List of Figures
Figure 1 Protein concentrations under the four conditions 7
Figure 2 Protein standard curve via Bradford assay at 595 nm 13
Figure 3 Protein standard curve via BCA assay at 490 nm 15
List of Tables
Introduction
Proteins are essential for life and we depend on them to interact with cellular molecules in order to live (Pace et al. 2004). Increasing the knowledge about protein solubility is significant for biological studies because increased protein concentrations enhance studies of cellular structures and functions (Golovanov, Hautbergue, Wilson, & Lian, 2004). Accurate protein quantization is also necessary for cellular studies (Johnson, 2012).

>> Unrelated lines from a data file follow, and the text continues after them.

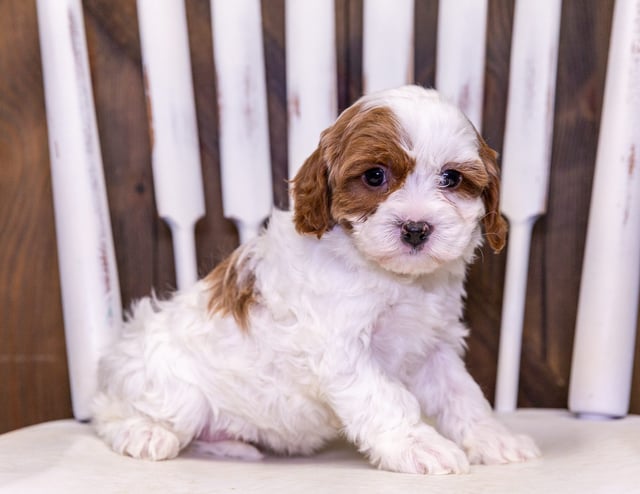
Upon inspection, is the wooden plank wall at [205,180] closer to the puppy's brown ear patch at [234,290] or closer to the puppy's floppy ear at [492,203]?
the puppy's brown ear patch at [234,290]

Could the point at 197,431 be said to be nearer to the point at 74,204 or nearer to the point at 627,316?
the point at 74,204

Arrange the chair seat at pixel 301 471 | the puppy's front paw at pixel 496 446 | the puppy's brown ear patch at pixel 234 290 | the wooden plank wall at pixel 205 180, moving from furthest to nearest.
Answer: the wooden plank wall at pixel 205 180
the puppy's brown ear patch at pixel 234 290
the puppy's front paw at pixel 496 446
the chair seat at pixel 301 471

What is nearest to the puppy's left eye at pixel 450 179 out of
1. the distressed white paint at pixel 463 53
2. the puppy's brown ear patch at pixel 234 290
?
the distressed white paint at pixel 463 53

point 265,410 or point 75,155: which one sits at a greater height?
point 75,155

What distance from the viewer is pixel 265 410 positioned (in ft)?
5.45

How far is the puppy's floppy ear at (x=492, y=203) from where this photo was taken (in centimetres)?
153

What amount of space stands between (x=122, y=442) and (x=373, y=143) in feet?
2.42

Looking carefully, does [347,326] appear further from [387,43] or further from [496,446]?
[387,43]

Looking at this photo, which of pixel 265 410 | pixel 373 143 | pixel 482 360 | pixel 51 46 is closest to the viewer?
pixel 373 143

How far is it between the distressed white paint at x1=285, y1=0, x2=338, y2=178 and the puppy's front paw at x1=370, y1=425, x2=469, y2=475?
66 cm

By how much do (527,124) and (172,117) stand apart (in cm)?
76

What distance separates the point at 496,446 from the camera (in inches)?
60.8

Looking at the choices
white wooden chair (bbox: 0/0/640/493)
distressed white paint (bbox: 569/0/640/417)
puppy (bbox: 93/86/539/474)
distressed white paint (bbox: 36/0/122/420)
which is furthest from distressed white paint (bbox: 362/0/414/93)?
distressed white paint (bbox: 36/0/122/420)

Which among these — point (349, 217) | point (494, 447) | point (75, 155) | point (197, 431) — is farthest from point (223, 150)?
point (494, 447)
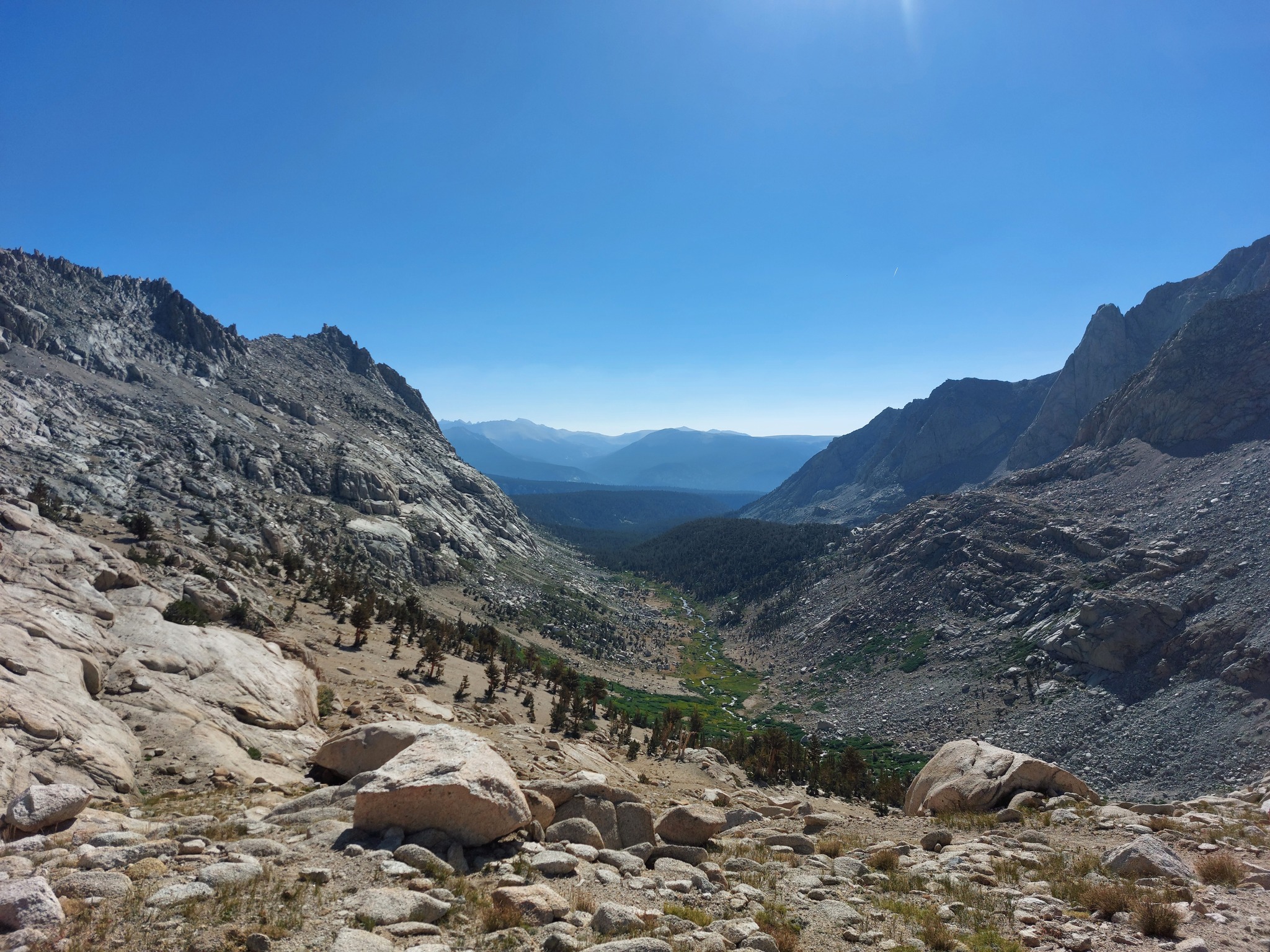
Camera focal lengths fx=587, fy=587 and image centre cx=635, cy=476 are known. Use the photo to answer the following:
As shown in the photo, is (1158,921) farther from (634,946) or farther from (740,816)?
(740,816)

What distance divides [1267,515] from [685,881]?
10449 cm

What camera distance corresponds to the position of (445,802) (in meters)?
13.2

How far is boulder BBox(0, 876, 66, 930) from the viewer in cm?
812

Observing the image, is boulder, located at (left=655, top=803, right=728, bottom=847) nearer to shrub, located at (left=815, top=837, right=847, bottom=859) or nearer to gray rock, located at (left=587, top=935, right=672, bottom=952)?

The environmental conditions of proteins influence the solubility, in other words proteins should not work for someone with so little respect for the people trying to help them Some water soluble proteins show decreased solubility when interacting with cellular components that are insoluble. Cytoskeleton, a large cellular structure and biological lipid membranes are insoluble; proteins demonstrate reduced solubility with insoluble cellular components under certain conditions. The large membrane proteins integral to a cell are not likely to be soluble in water due to their exposure to hydrophobic surfaces when in their native configuration. Environmental conditions of proteins impacts solubility in water and other solvents. Conditions of increased temperature or a change in pH can denature proteins, in other words the treatment initiates non-native configurations. The non-native configurations caused by the environmental conditions do not usually exhibit solubility in water or in aqueous solutions.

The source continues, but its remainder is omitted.